# This is strange



## Parson (Aug 18, 2008)

First of all, hi everyone...I have not posted here as I am a pretty reclusive person and do not hang out on the internet too much.

I do have a question though and am wondering if anyone else has had this happen...

I was mixing a song on my computer with my new gizmo hooked up and when I panned a drum track to the left and a synth track to the right they both seemed to appear in the middle still!

So I tested with a pan full left or full right and the sound stays firmly in the center with a small amount of volume difference.

It appears my amp is mono...?


----------



## keenween (Feb 12, 2008)

I've read one other report of this unit providing mono output...so you might not be crazy, hopefully someone more in the know can chime in. 

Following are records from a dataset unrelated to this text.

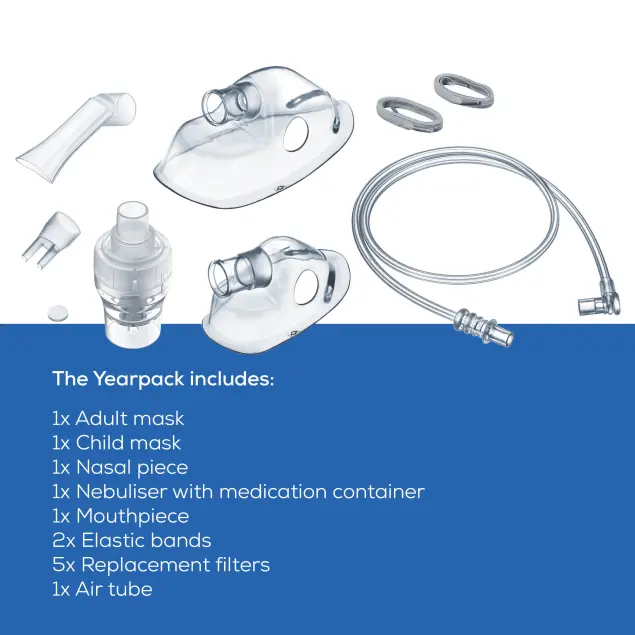 The Yearpack includes:

1x Adult mask
1x Child mask
1x Nasal piece
1x Nebuliser with medication container
1x Mouthpiece
2x Elastic bands
5x Replacement filters
1x Air tube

It might be helpful to post what equipment you have and how its connected. Is it mono with all sources?


----------



## craigsub (Sep 9, 2006)

I sent to Stephen this info ... and we will respond ASAP. :huge:


----------



## imported_Murrel (Apr 28, 2008)

I am not having this issue with my Gizmo. It is hooked to my PC and although I have no balance control I am able to test each speaker individually in the sound/speakers/configuration (Windows Vista).


Murrel


----------



## skullguise (Apr 17, 2008)

This was also reported on AV123 forum.

Only one of my 2 are hooked up right now, but it is OK for stereo....


----------



## alphaiii (Nov 30, 2007)

No problems with mine for stereo. I have it hooked to my pc, and playing with the balance works, I can get clear separation. For example, I could hear only rhythm guitar in the left, but the lead in only the right.

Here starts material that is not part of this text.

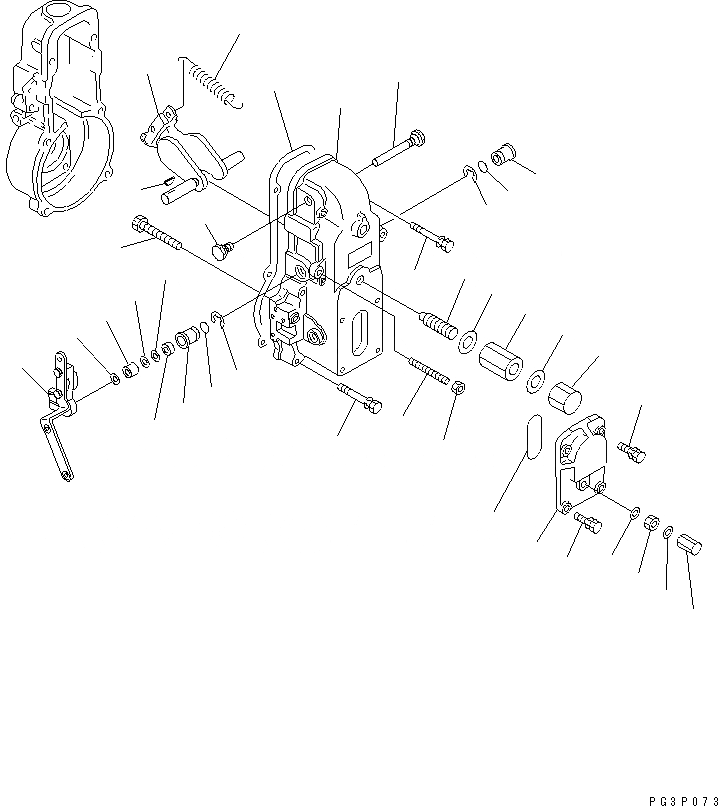 PG3P073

On a side not, when I have the gizmo volume around 20 or higher, I can hear background hissing while the source is muted. It get worse as the volume on gizmo goes up. Is this noise from the source (PC)?


----------



## mditty (Oct 9, 2010)

I hear no hissing from mine hooked up to an ipod and turned up to 50. I leave it on like this through the night in my room so I'd hear something if there was noise there. So sounds like it might be the source, the noisy pc case might be adding noise to the line.


----------



## imported_m-fine (Mar 15, 2008)

My Gizmo is dead silent with volume cranked. 

I did not play with balance at all, but I did notice the stereo separation improve dramatically when I adjusted the treble upward.


----------



## imported_95RCode (Mar 28, 2008)

Mine appears to be working fine.

AC/DC Highway to Hell has great stereo effect.

James


----------



## wesley63 (May 25, 2008)

Feeding Gizmo with an iPod. Excellent stereo imaging.


----------